Despite the prescribed treatment modalities and lifestyle modification, the patient needs tertiary and health promotion services of prevention. To promote the general population’s health, some additional public health efforts and prevention of cirrhosis and its associated burden are essential. Some health promotion interventions for the general population include creating awareness of the importance of limiting alcohol intake, screening for early detection of diseases, and immunizations.

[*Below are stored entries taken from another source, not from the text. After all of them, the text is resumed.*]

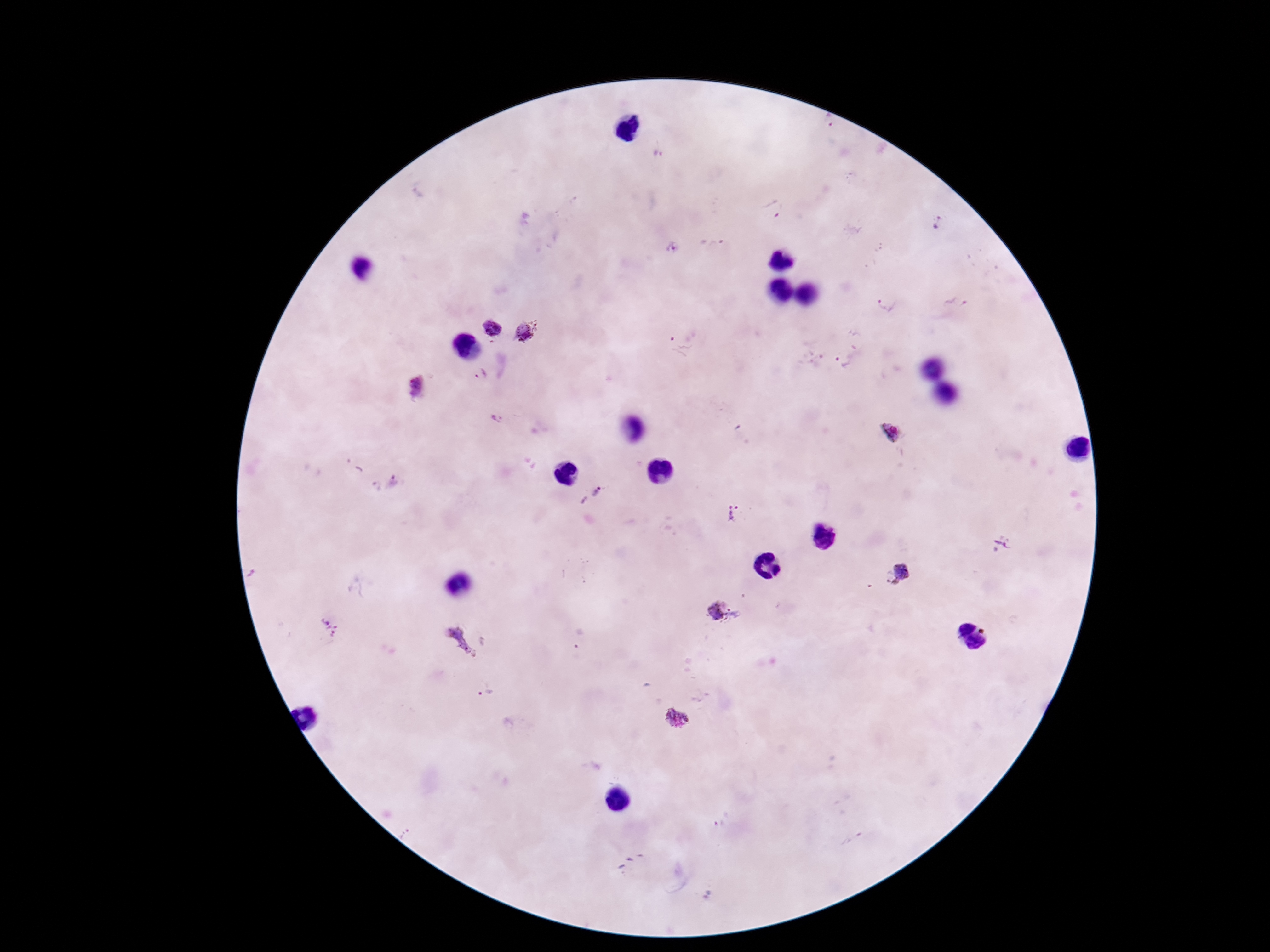
stain = Giemsa
patient malaria status = positive
preparation = thick blood smear
Plasmodium parasite locations = approximate centers as [x, y] in pixels: [828, 122], [656, 154], [775, 209], [937, 223], [674, 248], [954, 297], [888, 304], [492, 327], [526, 332], [677, 348], [843, 364], [479, 374], [415, 390], [496, 420], [889, 433], [395, 483], [374, 486], [592, 495], [732, 513], [1000, 544], [895, 575], [723, 614], [331, 631], [461, 641], [485, 692], [677, 718]
field of view = single
image size = 1270×952 pixels
capture = smartphone camera through the microscope eyepiece
magnification = 100x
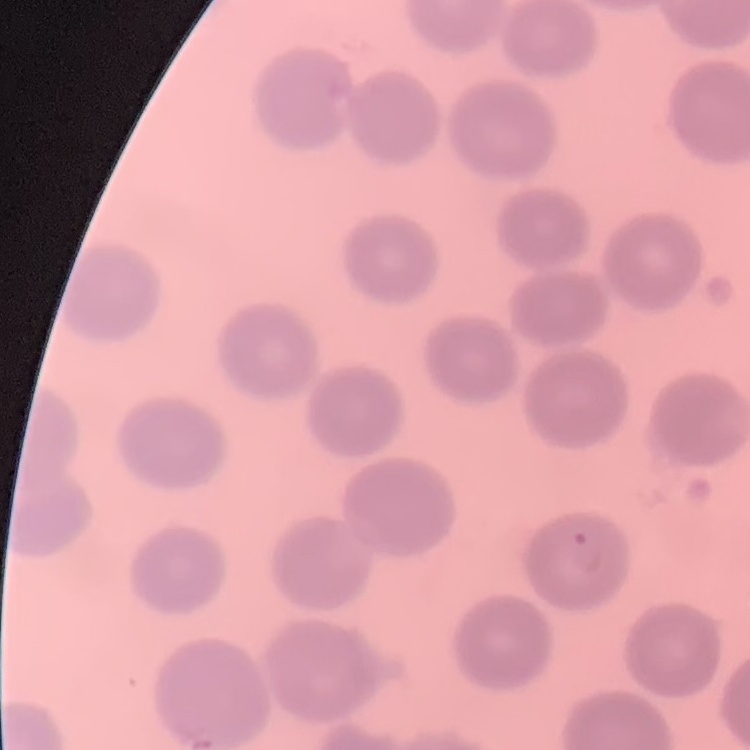
erythrocyte_morphology: no rouleaux formation
stain: Field's or Giemsa
preparation: thin blood film
image_type: one tile cut from a larger photomicrograph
Identify the parasite.
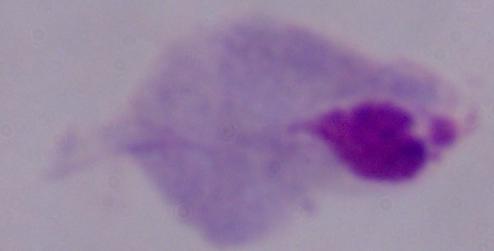
This is a trichomonad.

Recommendations for Care Continuity and Follow-Up

Some of the crucial recommendations involve counseling on diet modification. The nurse should conduct follow-up and assessment of the patient at home, vaccinations against pneumonia and influenza, involve a hematologist in the care process of the patient, monitor signs for any complication, and assess the prescribed medications to ensure they do not predispose the patient to more liver damage.

References

Ginès, P., Krag, A., Abraldes, J. G., Solà, E., Fabrellas, N., & Kamath, P. S. (2021). Liver cirrhosis. The Lancet398(10308), 1359-1376.

Tarao, K., Nozaki, A., Ikeda, T., Sato, A., Komatsu, H., Komatsu, T., … & Tanaka, K. (2019). The real impact of liver cirrhosis on developing hepatocellular carcinoma in various liver diseases—meta‐analytic assessment. Cancer medicine8(3), 1054-1065.

Yoshiji, H., Nagoshi, S., Akahane, T., Asaoka, Y., Ueno, Y., Ogawa, K., … & Koike, K. (2021). Evidence-based clinical practice guidelines for liver cirrhosis 2020. Journal of Gastroenterology56(7), 593-619.